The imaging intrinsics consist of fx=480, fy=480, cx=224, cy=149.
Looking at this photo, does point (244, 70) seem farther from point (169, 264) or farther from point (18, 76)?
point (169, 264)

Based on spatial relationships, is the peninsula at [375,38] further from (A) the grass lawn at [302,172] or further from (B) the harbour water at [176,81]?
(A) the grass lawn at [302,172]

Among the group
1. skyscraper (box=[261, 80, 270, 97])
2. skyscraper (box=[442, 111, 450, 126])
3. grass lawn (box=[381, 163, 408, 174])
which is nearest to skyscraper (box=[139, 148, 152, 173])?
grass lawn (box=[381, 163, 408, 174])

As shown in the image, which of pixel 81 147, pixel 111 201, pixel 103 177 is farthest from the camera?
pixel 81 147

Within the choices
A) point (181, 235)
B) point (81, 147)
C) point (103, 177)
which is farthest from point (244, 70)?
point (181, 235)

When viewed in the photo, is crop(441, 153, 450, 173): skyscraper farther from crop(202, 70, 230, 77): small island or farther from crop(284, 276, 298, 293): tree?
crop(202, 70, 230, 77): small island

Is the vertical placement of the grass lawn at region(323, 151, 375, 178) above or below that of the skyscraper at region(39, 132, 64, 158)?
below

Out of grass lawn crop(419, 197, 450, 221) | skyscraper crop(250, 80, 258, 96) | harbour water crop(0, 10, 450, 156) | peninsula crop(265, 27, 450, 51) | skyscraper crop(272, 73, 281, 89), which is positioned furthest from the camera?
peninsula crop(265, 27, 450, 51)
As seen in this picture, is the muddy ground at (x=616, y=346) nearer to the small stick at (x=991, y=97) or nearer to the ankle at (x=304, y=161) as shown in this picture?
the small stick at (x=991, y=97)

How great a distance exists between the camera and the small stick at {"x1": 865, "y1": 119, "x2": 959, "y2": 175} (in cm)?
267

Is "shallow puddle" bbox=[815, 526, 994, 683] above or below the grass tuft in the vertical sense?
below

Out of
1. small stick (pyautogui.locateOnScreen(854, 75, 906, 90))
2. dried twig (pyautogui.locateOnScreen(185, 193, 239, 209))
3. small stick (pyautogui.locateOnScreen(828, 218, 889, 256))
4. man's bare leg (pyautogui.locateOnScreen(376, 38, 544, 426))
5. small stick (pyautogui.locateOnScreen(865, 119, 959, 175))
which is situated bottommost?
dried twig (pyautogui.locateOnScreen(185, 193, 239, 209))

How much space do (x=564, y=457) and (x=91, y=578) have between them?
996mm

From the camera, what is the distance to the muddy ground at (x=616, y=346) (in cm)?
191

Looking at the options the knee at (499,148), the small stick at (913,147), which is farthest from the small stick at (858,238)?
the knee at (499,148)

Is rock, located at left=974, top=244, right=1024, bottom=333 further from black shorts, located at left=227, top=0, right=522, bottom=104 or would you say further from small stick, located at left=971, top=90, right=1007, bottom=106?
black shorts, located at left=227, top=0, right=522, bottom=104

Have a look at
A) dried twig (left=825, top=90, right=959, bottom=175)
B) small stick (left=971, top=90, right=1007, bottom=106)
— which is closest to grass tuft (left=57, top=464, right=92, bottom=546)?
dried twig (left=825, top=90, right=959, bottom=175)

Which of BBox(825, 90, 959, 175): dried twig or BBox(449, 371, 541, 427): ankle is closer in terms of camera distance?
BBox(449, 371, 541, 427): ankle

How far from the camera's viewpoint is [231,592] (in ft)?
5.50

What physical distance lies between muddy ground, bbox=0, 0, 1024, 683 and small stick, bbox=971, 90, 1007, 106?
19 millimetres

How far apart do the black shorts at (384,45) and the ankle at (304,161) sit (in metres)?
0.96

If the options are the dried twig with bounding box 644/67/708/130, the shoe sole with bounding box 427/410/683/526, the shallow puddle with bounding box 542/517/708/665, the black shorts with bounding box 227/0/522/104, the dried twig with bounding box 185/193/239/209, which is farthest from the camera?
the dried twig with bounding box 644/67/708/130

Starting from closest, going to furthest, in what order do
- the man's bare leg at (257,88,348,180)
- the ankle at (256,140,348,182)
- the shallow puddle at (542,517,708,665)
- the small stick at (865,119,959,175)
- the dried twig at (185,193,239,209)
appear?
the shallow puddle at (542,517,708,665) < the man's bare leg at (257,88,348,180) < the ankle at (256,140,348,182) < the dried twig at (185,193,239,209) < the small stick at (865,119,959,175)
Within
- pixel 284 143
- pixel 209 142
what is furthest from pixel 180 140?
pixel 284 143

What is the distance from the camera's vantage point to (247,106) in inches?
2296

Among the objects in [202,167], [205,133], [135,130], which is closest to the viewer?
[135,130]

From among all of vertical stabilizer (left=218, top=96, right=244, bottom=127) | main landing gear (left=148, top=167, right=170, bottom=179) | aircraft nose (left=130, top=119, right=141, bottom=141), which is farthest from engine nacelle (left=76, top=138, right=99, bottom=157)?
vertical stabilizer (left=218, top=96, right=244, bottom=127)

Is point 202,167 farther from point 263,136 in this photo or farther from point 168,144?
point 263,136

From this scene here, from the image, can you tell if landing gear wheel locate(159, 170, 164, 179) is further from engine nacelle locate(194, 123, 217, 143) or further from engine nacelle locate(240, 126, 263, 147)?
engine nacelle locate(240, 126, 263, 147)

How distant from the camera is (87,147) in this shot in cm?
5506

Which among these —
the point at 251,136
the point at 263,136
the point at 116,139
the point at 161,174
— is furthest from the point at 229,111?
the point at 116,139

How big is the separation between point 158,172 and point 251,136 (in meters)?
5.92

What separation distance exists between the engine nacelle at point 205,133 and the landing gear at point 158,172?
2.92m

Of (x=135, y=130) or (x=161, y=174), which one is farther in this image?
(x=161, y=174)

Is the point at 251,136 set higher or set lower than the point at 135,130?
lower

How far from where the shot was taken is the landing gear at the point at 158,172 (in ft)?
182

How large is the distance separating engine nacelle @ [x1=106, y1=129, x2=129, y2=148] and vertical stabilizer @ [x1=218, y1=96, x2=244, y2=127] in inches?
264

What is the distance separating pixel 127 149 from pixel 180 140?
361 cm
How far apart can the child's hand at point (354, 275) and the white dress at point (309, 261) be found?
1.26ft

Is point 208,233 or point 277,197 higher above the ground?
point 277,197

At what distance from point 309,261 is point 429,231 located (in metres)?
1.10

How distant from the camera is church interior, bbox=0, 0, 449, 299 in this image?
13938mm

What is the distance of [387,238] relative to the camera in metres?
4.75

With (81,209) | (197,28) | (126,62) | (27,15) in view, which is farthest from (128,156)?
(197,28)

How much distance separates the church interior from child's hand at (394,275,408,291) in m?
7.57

EXERCISE PROMPT: Locate the line that contains "How distant from the camera is (87,147)". Repeat it and every line after it, up to and including the final line, exactly.

SOLVED PROBLEM:
How distant from the camera is (87,147) in this shot in cm?
5506

Which among these —
the point at 251,136
the point at 263,136
the point at 116,139
the point at 161,174
— is furthest from the point at 229,111?
the point at 116,139

How big is the separation between point 158,172 and point 251,136 (in meters)?
5.92

What separation distance exists between the engine nacelle at point 205,133 and the landing gear at point 158,172?
2.92m

Of (x=135, y=130) or (x=161, y=174), which one is farther in this image?
(x=161, y=174)

Is the point at 251,136 set higher or set lower than the point at 135,130?
lower

How far from where the shot was taken is the landing gear at the point at 158,172 (in ft)?
182

How large is the distance separating engine nacelle @ [x1=106, y1=129, x2=129, y2=148] and vertical stabilizer @ [x1=218, y1=96, x2=244, y2=127] in inches?
264

What is the distance separating pixel 127 149 from pixel 180 140?
361 cm
How far apart can the child's hand at point (354, 275) and the white dress at point (309, 261) be found?
1.26ft

Is point 208,233 or point 277,197 higher above the ground?
point 277,197

At what distance from point 309,261 is point 429,231 located (in metres)?
1.10

How distant from the camera is church interior, bbox=0, 0, 449, 299 in this image?
13938mm

What is the distance of [387,238] relative to the camera in metres?
4.75

With (81,209) | (197,28) | (126,62) | (27,15) in view, which is farthest from (128,156)?
(197,28)

How much distance separates the church interior from child's hand at (394,275,408,291) in m?
7.57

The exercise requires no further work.